**Source passage:**

——

The first such lounge is credited to American architect Bruce Goff, who designed it for a house in Oklahoma City in 1927. Most experts agree, however, that architect Eero Saarinen, who also designed the Miller House, was responsible for spreading the trend.
Miller House, Colombus (USA)
It is considered one of the most important modernist houses in the US and is home to the conversation pit that is believed to have fueled the trend. Built in 1952 for industrialist Irwin Miller, a patron of modern architecture, the house was designed by Finnish-born Eero Saarinen and the Moroccan drapery was created by designer Alexander Girard.
Pam and Paul’s House, Cupertino (USA)
Designed by Craig Steely Architecture, the two-level minimalist house is set on a hillside in Silicon Valley, with spectacular views of the forest through large windows. The sunken sitting area in the house is a good example of how to take this format and turn it into a more relaxed concept. Rather than filling the recess with a seating area or a coffee table, it has been turned into a large sofa.

——

**Extracted entries:**
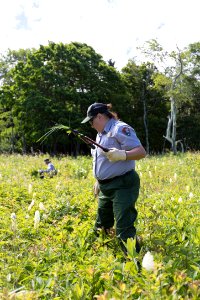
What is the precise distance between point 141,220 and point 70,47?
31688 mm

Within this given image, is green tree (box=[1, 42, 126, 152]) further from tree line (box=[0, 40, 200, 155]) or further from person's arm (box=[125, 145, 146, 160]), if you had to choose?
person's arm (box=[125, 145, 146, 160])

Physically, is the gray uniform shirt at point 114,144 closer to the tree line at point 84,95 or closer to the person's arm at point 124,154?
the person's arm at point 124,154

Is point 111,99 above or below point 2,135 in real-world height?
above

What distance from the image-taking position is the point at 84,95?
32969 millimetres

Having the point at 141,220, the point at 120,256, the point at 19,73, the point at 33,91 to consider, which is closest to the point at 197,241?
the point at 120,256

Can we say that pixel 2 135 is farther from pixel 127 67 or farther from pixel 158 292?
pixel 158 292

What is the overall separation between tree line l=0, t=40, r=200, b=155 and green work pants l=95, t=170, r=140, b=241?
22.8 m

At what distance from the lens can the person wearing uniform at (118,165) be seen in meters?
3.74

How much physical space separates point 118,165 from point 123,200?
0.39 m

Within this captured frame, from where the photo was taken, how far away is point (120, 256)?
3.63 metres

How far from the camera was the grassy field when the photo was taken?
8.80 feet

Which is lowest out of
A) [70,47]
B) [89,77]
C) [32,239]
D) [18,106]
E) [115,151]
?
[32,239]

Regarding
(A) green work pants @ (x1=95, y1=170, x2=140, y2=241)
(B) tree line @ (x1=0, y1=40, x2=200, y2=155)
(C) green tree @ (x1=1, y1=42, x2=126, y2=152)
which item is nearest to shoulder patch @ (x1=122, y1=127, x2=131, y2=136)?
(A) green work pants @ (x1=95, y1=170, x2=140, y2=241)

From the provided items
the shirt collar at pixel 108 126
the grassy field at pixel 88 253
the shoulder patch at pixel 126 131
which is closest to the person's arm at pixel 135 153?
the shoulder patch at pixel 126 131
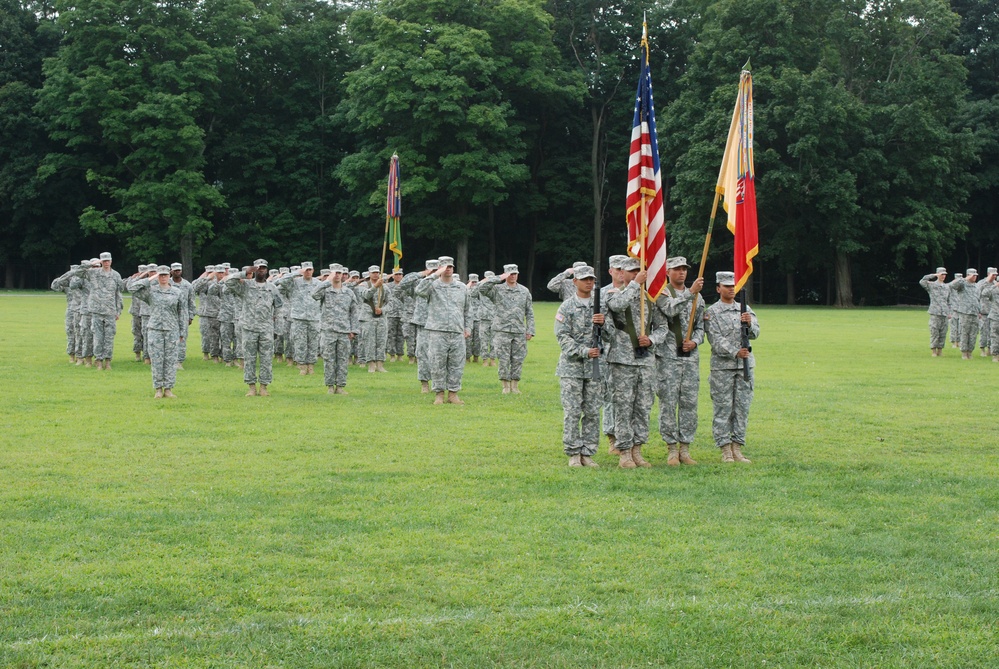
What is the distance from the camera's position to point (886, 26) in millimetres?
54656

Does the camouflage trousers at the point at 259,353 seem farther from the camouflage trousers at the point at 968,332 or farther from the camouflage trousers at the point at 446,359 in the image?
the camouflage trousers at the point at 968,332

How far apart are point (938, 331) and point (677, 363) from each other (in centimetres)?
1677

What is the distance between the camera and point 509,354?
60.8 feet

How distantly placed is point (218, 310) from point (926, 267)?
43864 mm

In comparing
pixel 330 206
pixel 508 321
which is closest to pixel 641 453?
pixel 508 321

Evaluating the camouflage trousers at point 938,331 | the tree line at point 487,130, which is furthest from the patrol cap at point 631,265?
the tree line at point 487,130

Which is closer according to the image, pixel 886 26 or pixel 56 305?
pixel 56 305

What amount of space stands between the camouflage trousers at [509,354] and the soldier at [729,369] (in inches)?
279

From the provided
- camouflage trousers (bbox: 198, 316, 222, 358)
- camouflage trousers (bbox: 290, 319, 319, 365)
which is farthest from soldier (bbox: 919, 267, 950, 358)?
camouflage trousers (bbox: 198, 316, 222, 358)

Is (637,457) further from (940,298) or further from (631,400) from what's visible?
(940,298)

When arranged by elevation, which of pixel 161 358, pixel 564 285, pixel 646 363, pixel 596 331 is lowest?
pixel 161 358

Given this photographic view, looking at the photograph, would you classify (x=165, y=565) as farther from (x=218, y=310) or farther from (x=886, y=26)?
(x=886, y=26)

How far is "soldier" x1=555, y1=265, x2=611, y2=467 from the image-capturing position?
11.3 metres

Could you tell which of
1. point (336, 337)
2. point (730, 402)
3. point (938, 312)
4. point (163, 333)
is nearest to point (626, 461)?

——

**Your instructions:**
Do these statements agree with the conversation-pit passage above? Answer yes or no for each, quoting the words of the passage that decide it.
1. Bruce Goff designed the first such lounge for a house in Oklahoma City in 1927.
2. Eero Saarinen created the Moroccan drapery in the Miller House.
3. In Pam and Paul's House, the recess is filled with a coffee table.

**Exercise response:**
1. Yes: "The first such lounge is credited to American architect Bruce Goff, who designed it for a house in Oklahoma City in 1927."
2. No: "the Moroccan drapery was created by designer Alexander Girard."
3. No: "Rather than filling the recess with a seating area or a coffee table, it has been turned into a large sofa."